En le regardant ainsi penché dans la cale, je me sens soudainement envahie d'une grande tendresse amoureuse pour lui. C'est dans ces bras-là que je veux pouvoir me bercer au couchant de ma vie. Dans toutes les sphères de sa vie, le Capitaine est constance. Cette unique pensée calme mes tourments. Je sais qu'il est heureux là où il se trouve, et de le savoir ainsi me rend heureuse également.

Dix années ont passé et je retrouve cette même routine à la Galerie. Lundi, c’est l’accrochage. Les ateliers se succèdent. Jeudi, les vernissages. Vendredi, nous recevons les toiles pour l’exposition suivante. Nous montons la salle pour les ateliers : installer les chevalets, entrer et sortir les tables, mettre tout le matériel nécessaire disponible, répondre aux courriels, faire la mise à jour du site Web, se texter, se faire un café. Gérer les contrats, acheter le matériel et payer les factures, se faire un café. S’échanger des bisous, tenir les réunions de mises à jour, aller chez l’imprimeur, se faire un café. Trouver des nouvelles idées pour renouveler les ateliers, échanger, se raconter nos vies, se texter, se faire un café. Recevoir les gens avec notre plus beau sourire, leur offrir un café, et j’en passe… La passion s'entretient au quotidien, par des petits gestes banals, sans coup d'éclat. De nous voir aller ainsi, mon associée et moi, me rend heureuse.

C’est de la routine, certes, mais c’est avant tout de la constance. La répétition d’un geste amoureux parce qu’on aime ce qu’on fait. La passion ça se nourrit par ces petites attentions qui n’ont l’air de rien. Ouvrir la porte, échanger un sourire, se mettre au diapason de la musique, laisser émerger la créativité, l’accueillir quand elle vient (si elle veut bien venir). Habiter son antre, simplement.

Un jour, un ex m’avait dit que son année record avec la même personne ne dépassait pas 4 ans parce que la routine finissait toujours par avoir le dessus et qu’il s’emmerdait (pour celles et ceux qui se posent la question : j’ai fait 3 ans avec lui!). Je lui avais répondu que ça faisait 35 ans qu’il buvait son café à tous les matins et qu’il n’en était pas saturé pour autant. À mon avis, le problème ne résidait pas dans la même personne avec qui il partageait sa vie, mais plutôt en lui-même. Je crois qu’il n’a pas aimé! Mais c’est comme ça : l’ennui ne vient pas du fait qu’on fait la même affaire depuis des lustres, mais plutôt du fait que, peu importe ce qu’on fait, on ne ressent pas en soi de réelle gratification, de remise en cause et de spontanéité.
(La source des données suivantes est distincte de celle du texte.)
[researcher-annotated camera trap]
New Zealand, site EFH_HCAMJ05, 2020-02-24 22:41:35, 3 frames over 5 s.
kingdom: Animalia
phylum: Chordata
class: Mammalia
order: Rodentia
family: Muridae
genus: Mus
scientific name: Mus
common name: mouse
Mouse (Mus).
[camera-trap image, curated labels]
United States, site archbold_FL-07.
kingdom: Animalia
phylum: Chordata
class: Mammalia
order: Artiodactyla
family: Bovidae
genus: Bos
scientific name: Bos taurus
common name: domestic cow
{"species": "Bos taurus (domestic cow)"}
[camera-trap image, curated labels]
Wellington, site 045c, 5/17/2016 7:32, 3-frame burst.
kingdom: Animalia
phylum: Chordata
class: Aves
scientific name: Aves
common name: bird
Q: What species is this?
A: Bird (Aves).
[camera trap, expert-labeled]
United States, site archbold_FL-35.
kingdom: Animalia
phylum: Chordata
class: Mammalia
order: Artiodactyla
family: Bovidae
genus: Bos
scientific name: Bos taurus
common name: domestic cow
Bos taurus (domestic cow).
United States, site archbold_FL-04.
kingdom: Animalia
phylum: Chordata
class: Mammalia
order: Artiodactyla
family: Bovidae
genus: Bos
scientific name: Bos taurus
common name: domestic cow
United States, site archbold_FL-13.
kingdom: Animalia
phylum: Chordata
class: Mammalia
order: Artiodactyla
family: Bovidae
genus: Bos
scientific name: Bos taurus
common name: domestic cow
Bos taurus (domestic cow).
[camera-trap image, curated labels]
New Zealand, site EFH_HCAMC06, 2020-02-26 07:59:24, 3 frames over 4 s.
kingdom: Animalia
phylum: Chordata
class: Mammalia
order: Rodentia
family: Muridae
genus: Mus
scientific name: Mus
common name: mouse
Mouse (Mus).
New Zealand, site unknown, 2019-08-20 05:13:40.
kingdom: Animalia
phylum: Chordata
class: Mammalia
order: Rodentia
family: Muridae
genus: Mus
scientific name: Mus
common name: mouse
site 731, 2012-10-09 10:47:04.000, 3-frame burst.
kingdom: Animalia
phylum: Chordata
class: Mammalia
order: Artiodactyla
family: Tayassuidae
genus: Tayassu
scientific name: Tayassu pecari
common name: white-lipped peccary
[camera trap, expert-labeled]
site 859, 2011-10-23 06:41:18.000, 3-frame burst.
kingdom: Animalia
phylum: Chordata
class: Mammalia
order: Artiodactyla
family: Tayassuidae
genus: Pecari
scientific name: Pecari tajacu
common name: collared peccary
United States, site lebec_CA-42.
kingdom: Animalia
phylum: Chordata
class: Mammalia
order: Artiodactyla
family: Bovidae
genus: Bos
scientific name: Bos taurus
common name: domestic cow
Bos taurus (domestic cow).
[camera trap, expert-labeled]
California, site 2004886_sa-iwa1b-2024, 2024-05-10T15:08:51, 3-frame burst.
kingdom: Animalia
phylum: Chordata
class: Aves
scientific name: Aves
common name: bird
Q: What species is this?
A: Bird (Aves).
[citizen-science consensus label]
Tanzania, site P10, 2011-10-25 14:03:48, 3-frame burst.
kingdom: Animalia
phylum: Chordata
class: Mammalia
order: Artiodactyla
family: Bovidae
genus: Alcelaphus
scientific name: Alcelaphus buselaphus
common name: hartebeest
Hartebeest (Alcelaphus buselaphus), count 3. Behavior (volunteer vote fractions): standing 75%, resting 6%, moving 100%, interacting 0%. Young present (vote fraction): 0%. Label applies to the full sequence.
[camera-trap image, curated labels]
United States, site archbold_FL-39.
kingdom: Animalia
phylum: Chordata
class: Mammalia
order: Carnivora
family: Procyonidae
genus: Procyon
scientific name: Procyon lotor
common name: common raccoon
« Routine n’est pas organisation, pas plus que paralysie n’est ordre » (Arthur Heps).

Si vous avez appris à marcher, c’est parce que vous êtes tombé mille fois peut-être, mais vous ne vous en rappelez pas. Vous avez répété le geste, maintes et maintes fois, sans vous lasser. La créativité, c’est pareil. Cent fois sur le métier, remettez votre ouvrage… Oui, je suis comme vous, j’ai le syndrome de la toile blanche.

Au pire, si ça marche pas cette fois-ci, je repeindrai par-dessus. Et quand je serai morte, on pourra toujours passer mes toiles au Carbone 14 pour découvrir tout ce qu’il y avait en-dessous. Pis à ce moment-là, vous serez bien contents de posséder une de mes œuvres!